Ask HN: Do you brainstorm regularly? - jaytee_clone

1. How often do you brainstorm?<p>2. Do you do it for work or for fun?<p>3. Do you do it by yourself or with others?<p>4. What brainstorming techniques do you employ?
======
Xurinos
I just think. I first strive to understand a concept, and then I put myself in
the shoes of the actors affected by the concept. It evolves in my mental
vision, and abstractions flutter around, interact, and connect in appropriate
places. Eventually I have a pretty complete Vision in the abstract, the
interesting implementation details mostly worked out and the uninteresting
details glossed over.

This is often most effective in the course of a shower, kinda my meditation
time under the water, allowing my mind to drift and play with interesting
problems. However, I use the same approach for problems at the workplace or
pretty much any problem I encounter in life.
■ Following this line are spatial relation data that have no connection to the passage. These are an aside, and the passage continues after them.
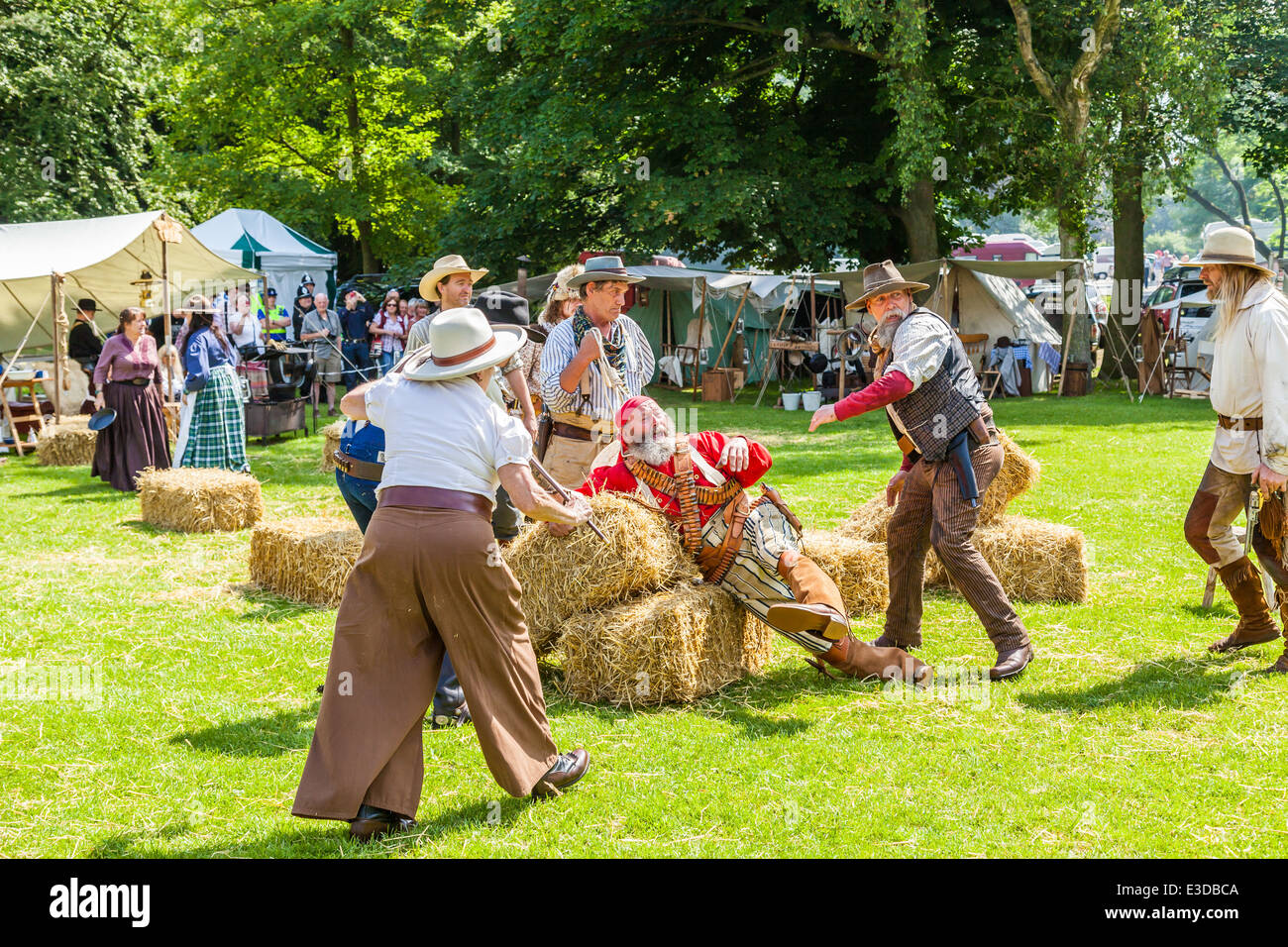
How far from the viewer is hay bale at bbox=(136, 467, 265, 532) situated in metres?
10.2

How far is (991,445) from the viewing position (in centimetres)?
601

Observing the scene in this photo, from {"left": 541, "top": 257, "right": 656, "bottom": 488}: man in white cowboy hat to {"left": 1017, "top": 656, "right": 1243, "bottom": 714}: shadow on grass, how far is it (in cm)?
254

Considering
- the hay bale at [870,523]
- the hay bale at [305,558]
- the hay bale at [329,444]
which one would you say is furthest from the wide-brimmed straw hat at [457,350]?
the hay bale at [329,444]

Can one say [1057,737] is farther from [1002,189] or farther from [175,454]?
[1002,189]

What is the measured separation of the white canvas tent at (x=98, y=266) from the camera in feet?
52.3

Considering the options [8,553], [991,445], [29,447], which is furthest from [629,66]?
[991,445]

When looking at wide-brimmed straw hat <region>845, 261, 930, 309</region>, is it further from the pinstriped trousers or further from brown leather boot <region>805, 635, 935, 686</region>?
brown leather boot <region>805, 635, 935, 686</region>

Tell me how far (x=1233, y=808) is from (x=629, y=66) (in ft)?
71.1

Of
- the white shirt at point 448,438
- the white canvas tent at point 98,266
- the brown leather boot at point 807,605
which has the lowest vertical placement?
the brown leather boot at point 807,605

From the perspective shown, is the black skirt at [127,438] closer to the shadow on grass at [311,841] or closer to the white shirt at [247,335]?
the white shirt at [247,335]

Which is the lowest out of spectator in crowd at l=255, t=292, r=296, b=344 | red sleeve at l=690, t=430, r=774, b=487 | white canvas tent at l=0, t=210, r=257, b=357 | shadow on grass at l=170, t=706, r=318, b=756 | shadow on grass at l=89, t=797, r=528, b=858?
shadow on grass at l=89, t=797, r=528, b=858

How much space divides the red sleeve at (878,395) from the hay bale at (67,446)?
1206cm

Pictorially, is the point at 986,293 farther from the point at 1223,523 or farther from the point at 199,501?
the point at 1223,523

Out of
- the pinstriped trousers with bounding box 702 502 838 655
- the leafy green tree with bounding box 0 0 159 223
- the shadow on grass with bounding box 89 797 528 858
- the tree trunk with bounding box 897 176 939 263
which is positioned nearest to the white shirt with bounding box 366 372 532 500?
the shadow on grass with bounding box 89 797 528 858
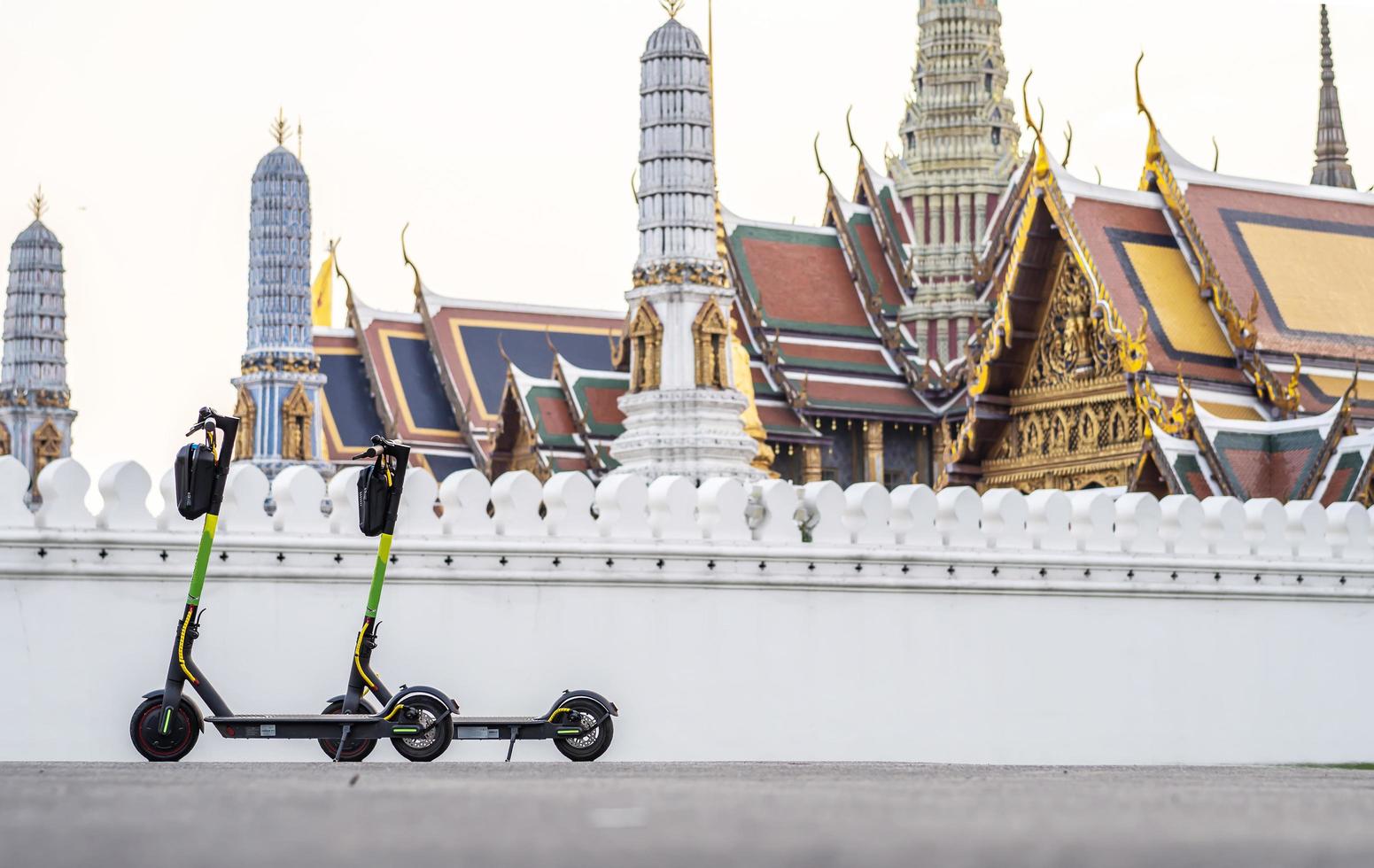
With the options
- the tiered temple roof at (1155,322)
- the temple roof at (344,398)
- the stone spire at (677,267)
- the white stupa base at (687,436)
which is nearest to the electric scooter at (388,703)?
the tiered temple roof at (1155,322)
I believe less in random brainstorms and more in looking at the big picture.
Also, I do not mind trying things out, even if they seem improbable, just to
see if they work anyway. There is a certain limit to dreaming about things. I
balance the practical with my problem-solving.

------
scorpioxy
My boss likes to "brainstorm", I don't. These meetings are usually filled with
half-baked plans that tend to break later on and me after a few weeks left
fixing the mess.

I rather tend to take a philosopher's walk and think things through. Then I
try to forget about it and work on something else for a while so that the plan
develops.

------
imp
Rarely, usually only when I'm stuck on a problem or before I begin long-term
planning for a website. It's usually both work and fun. By myself. No
techniques, just a fat sharpie marker and lots of blank scrap paper. Sometimes
I tape up pages to the wall around my desk to help visualize ideas.